The most important benefit, however, is risk reduction. With a broad system, no one needs to re-key data that’s already been entered somewhere else, such as records of victims, suspects, items of evidence, or other details. This decimates the need for duplicate data entry, which results in far fewer human errors.
Ideally, a LIS configured for forensics applications should be instinct for end-users at every stage of the inquiry with strong interfacing capabilities between different parts of the team as well as other critical systems. Browser independence is another plus that enables team members to work on any type of device, without restricting future software upgrades. Finally, a forensics LIS must be able to support the latest regulatory and technology requirements, evolving to maintain compliance.
What does a forensic inquiry look like when a broad system like this is in place?
With a comprehensive system, crime scene investigators can document all critical information on sites, such as weather conditions, hazards, preservation and protection methods, photos, videos, evidence collected, and techniques employed. They can document the scene and keep a log of everyone who entered and exited the scene.
In this scenario, an electronic chain-of-custody begins as soon as proof is collected. This simplifies the receiving process when the evidence arrives at the lab or property. Since all the data is already in the LIS, items can be easily received by simply scanning a barcode. Once in Property, they can be stored safely and easily recover when needed.
As evidence transfers between the multiple lab units, all stakeholders can follow the chain of custody and readily identify the current custodian and location. And since all proofs are logged in a database, lab personnel can see what other items may be associated with the case and request them from storage as needed.

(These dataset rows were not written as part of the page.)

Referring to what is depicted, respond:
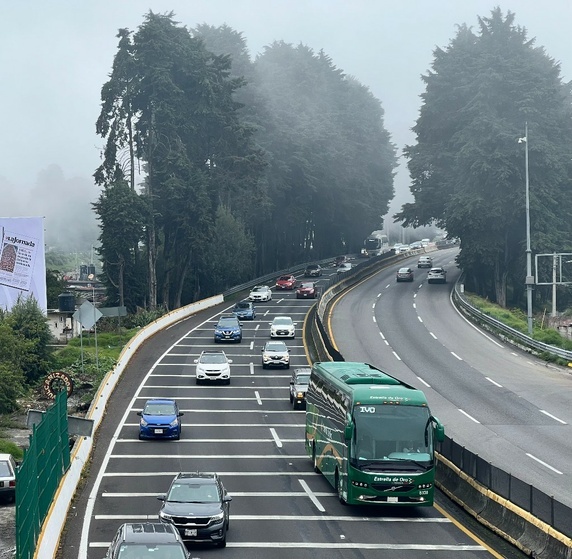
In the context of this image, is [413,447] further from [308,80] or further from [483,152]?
[308,80]

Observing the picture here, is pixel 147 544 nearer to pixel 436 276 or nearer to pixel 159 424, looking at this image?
pixel 159 424

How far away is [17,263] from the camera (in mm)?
70188

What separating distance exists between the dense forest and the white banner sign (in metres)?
20.2

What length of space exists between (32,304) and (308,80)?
99.7 m

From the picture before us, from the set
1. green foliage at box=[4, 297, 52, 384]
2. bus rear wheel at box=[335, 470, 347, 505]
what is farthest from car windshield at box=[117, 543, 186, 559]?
green foliage at box=[4, 297, 52, 384]

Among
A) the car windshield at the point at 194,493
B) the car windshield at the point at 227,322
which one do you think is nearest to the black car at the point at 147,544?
the car windshield at the point at 194,493

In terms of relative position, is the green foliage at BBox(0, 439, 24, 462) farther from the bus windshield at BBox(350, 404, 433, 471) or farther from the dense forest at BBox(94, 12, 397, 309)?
the dense forest at BBox(94, 12, 397, 309)

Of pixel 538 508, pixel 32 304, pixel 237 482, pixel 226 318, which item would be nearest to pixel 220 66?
pixel 226 318

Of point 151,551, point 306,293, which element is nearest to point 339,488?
point 151,551

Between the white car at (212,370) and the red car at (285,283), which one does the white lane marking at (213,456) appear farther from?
the red car at (285,283)

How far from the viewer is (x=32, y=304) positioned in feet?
203

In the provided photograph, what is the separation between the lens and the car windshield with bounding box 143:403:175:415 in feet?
130

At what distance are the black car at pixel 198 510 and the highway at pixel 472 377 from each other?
10.5 meters

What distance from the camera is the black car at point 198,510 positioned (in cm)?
Result: 2344
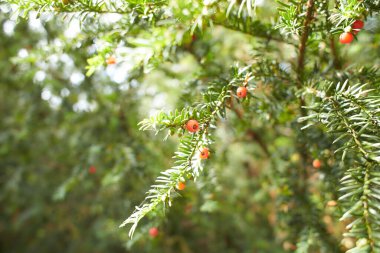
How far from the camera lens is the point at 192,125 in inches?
30.1

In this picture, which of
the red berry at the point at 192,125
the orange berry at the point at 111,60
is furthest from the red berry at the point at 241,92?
the orange berry at the point at 111,60

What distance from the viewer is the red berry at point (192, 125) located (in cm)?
77

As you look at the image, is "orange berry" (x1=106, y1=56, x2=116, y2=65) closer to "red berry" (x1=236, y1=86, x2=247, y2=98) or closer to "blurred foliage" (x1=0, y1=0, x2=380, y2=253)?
"blurred foliage" (x1=0, y1=0, x2=380, y2=253)

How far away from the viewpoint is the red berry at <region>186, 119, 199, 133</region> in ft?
2.51

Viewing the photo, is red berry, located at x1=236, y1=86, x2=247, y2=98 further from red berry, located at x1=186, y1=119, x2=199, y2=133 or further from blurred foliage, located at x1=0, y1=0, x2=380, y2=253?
red berry, located at x1=186, y1=119, x2=199, y2=133

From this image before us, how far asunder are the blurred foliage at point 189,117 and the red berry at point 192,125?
13mm

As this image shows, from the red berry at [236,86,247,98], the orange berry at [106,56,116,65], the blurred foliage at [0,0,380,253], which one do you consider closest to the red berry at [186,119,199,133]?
the blurred foliage at [0,0,380,253]

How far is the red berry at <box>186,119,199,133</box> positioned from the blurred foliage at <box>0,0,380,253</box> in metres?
0.01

In addition, law enforcement agencies typically require some interfaces between the LIS and other systems, such as the agency’s Records Management System or the Criminal Justice Information System. In such cases, organizations benefit greatly by choosing a more robust, enterprise-level LIS that minimizes unnecessary interfaces.
Forensics labs depend heavily on the LIS system to maintain the samples and data. This avocation of improved efficiency and data integrity across the proof is a key driver of the industry’s current digital transformation.